== YOUR ASSIGNMENT ==
Write down nothing except how many lines in the entries contain "burst".

== DATASET CONTENT ==

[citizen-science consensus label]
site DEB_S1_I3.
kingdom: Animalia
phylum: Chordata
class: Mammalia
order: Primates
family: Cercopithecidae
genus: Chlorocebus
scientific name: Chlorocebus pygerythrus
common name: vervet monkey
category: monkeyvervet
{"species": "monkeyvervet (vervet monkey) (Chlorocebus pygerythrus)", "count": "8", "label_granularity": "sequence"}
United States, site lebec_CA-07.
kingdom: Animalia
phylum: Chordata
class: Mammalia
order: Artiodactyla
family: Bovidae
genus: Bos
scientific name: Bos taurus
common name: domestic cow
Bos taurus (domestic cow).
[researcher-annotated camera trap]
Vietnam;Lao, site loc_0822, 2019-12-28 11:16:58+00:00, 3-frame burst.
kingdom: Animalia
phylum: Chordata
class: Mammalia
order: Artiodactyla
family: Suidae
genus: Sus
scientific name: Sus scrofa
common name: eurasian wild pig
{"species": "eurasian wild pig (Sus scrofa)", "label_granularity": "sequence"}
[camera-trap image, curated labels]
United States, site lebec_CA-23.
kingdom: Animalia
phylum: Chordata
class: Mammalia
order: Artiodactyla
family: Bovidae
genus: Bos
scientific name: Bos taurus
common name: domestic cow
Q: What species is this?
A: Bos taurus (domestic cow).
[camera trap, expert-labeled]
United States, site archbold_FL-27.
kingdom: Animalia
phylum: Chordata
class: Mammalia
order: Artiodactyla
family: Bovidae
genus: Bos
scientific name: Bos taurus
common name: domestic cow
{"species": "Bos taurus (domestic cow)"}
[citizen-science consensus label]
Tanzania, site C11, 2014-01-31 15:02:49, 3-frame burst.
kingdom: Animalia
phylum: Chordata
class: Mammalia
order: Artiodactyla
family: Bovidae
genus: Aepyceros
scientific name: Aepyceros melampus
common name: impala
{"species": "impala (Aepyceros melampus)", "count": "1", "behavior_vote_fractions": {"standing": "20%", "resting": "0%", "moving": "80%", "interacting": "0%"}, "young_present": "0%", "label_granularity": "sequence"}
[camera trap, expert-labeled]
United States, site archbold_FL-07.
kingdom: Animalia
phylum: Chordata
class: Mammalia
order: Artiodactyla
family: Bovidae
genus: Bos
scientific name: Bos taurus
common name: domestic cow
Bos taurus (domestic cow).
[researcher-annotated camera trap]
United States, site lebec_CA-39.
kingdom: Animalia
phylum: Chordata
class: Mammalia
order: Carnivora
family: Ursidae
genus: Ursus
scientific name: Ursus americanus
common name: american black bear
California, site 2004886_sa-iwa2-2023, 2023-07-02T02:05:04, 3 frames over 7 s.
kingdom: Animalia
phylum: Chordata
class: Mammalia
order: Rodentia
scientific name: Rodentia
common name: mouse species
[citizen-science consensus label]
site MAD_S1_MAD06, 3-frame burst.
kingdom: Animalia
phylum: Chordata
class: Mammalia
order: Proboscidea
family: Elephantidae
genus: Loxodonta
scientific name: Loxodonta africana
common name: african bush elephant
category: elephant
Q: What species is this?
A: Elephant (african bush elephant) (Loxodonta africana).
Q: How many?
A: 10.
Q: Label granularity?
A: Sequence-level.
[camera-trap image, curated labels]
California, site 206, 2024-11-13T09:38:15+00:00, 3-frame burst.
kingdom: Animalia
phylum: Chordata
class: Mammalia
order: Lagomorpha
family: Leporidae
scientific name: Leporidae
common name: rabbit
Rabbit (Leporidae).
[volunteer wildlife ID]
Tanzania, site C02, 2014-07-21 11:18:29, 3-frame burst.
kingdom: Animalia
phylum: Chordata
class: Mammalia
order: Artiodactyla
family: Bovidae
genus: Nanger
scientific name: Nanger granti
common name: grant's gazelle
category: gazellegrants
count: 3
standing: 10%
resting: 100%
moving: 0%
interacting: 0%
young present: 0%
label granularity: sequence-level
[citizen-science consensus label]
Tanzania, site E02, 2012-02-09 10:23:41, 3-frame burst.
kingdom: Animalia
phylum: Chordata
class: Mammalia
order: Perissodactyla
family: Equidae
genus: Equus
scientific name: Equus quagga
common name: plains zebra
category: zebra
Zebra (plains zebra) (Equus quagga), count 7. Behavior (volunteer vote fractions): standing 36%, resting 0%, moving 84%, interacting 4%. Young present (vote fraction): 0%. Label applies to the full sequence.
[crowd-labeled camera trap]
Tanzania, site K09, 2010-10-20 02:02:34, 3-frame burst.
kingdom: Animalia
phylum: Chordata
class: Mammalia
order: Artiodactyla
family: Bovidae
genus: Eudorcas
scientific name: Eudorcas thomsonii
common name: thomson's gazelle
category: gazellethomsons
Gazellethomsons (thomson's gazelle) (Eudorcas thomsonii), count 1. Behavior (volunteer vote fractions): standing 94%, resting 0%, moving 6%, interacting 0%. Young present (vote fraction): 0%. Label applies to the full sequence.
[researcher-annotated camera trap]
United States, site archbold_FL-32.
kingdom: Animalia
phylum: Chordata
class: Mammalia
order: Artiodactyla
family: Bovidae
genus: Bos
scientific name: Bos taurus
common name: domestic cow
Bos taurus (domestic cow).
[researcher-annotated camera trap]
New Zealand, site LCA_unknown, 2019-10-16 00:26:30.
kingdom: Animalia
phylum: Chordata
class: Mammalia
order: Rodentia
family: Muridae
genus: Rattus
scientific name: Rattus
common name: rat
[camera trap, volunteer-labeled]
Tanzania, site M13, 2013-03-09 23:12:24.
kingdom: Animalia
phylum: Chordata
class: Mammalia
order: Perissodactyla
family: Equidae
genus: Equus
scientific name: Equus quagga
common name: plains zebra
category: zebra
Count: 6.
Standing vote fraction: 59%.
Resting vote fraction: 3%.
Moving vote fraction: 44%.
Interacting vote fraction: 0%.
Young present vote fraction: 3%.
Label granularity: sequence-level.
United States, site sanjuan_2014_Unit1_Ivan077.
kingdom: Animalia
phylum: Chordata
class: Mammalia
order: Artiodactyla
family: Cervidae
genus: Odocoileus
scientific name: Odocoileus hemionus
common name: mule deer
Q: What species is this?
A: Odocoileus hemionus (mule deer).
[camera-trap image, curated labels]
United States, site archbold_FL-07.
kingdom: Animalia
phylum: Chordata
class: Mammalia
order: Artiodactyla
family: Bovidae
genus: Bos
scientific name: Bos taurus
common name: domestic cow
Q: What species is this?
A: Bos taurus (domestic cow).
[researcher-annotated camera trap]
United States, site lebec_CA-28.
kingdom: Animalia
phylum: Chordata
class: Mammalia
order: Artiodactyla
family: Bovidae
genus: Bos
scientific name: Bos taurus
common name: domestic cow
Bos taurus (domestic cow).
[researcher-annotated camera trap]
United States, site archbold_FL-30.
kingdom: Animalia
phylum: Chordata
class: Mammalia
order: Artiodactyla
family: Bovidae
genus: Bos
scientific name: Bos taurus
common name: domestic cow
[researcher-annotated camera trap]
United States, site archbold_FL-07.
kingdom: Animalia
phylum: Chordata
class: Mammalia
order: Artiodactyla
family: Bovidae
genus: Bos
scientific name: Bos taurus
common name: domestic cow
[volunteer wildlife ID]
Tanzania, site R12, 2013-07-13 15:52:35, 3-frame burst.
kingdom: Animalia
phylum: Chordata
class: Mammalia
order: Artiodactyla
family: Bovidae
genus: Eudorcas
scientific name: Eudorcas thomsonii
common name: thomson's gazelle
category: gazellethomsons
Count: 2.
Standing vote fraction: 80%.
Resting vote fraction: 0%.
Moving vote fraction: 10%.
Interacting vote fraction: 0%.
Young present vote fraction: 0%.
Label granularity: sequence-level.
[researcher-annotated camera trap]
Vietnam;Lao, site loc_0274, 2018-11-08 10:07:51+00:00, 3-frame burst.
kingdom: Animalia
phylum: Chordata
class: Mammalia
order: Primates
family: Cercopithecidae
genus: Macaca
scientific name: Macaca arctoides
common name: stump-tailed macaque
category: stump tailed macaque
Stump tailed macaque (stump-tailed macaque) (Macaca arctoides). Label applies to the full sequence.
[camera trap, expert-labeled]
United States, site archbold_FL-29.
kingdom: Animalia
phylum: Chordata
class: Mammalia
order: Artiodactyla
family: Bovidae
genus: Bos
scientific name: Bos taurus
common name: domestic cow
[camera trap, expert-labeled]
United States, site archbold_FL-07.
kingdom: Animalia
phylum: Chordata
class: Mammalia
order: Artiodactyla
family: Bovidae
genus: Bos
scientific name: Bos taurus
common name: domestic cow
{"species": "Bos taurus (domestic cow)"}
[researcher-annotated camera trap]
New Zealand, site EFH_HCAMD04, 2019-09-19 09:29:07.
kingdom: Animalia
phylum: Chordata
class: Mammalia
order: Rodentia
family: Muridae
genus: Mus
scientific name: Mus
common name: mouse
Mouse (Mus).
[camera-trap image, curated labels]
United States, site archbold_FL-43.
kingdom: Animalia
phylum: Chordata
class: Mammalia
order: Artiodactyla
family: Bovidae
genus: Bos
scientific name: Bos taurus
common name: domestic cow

== COMPLETED EXERCISE ==
9